#### Task instructions
Out of the data below, copy every line with the string "United".

#### Given records
= = = = = = =
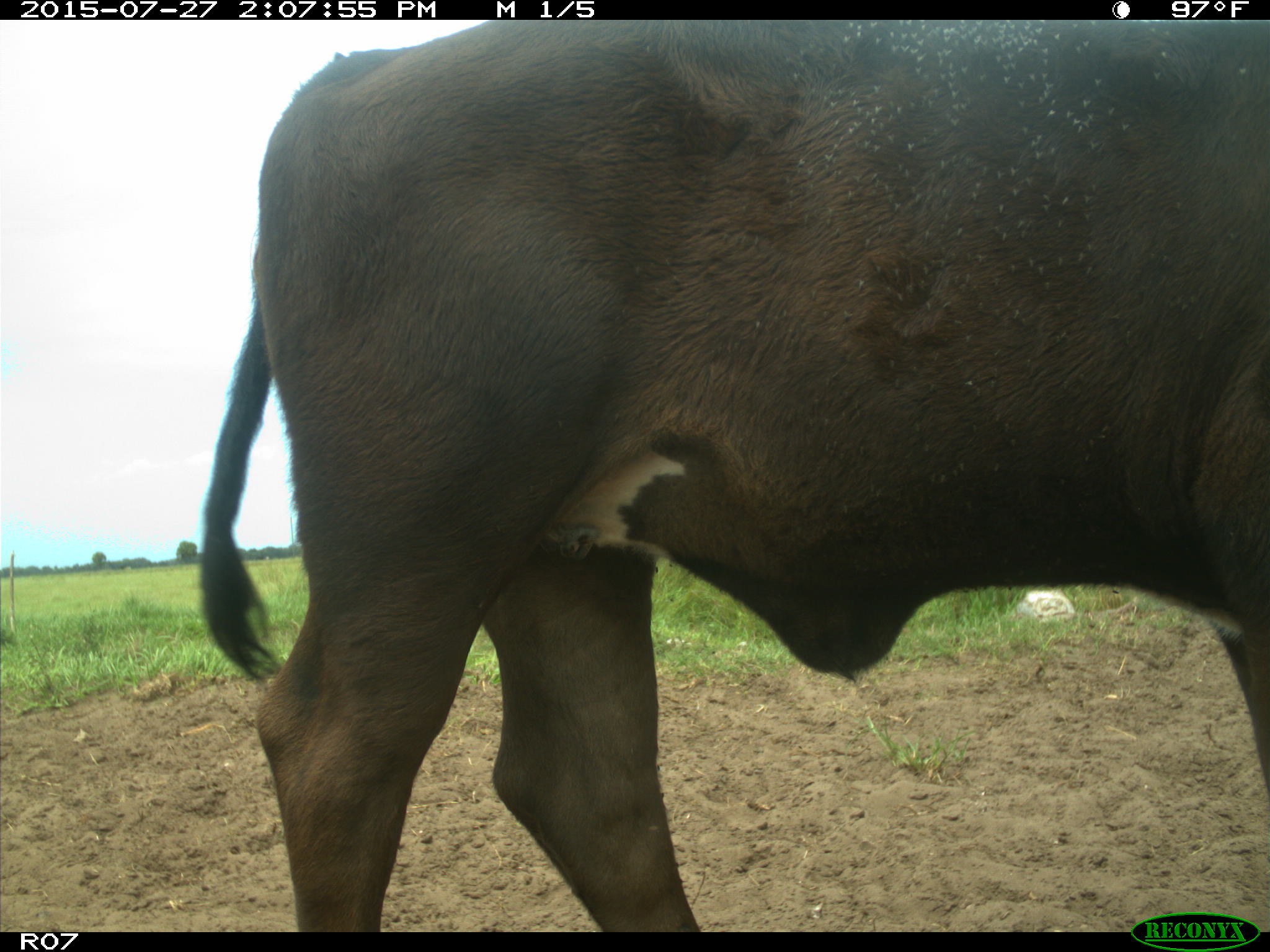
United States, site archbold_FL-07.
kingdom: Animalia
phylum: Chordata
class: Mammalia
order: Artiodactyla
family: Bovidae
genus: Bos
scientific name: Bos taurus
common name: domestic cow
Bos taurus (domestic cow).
= = = = = = =
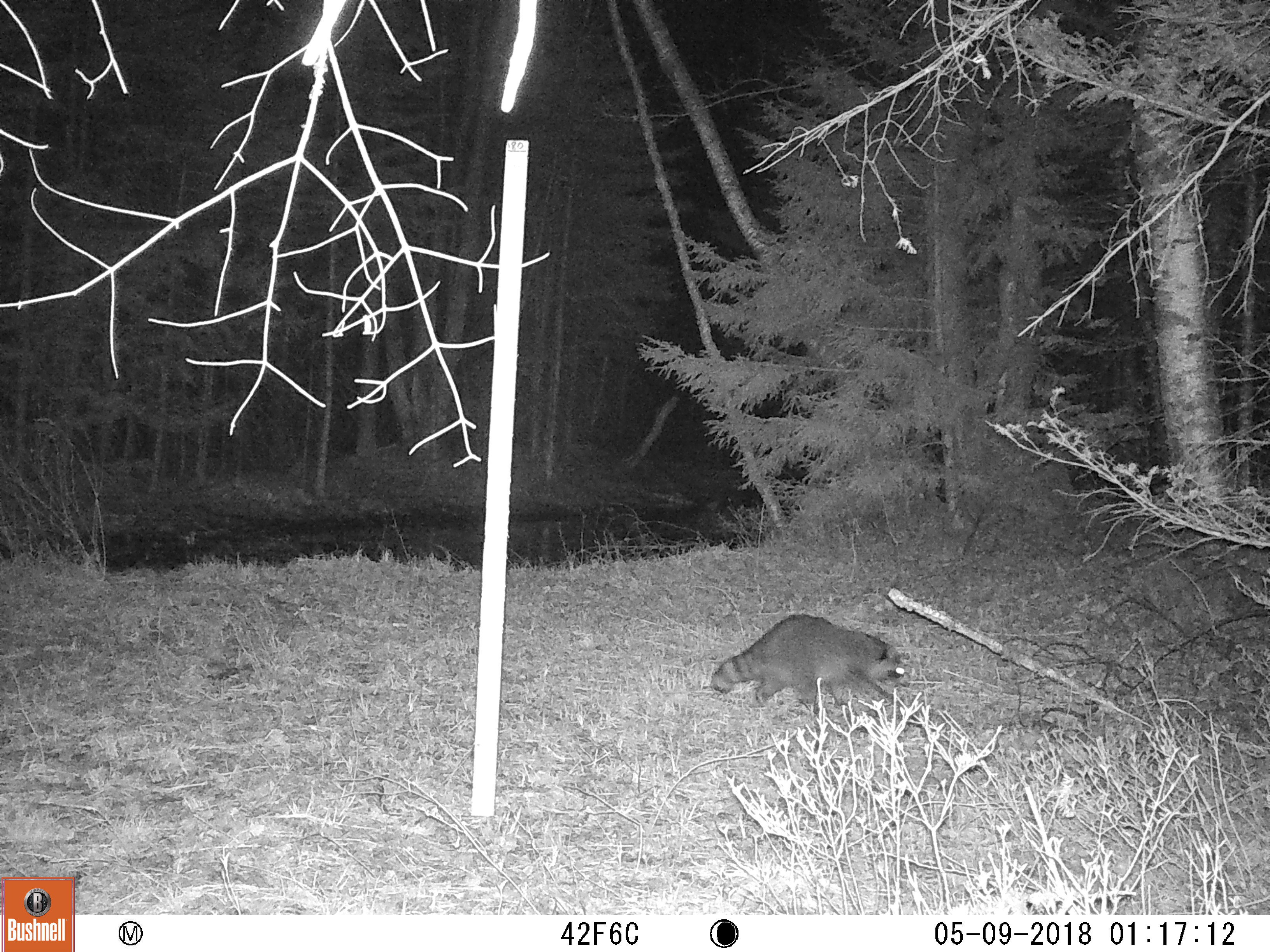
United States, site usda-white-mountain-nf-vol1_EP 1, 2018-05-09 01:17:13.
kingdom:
= = = = = = =
#### Solved problem
United States, site archbold_FL-07.
United States, site usda-white-mountain-nf-vol1_EP 1, 2018-05-09 01:17:13.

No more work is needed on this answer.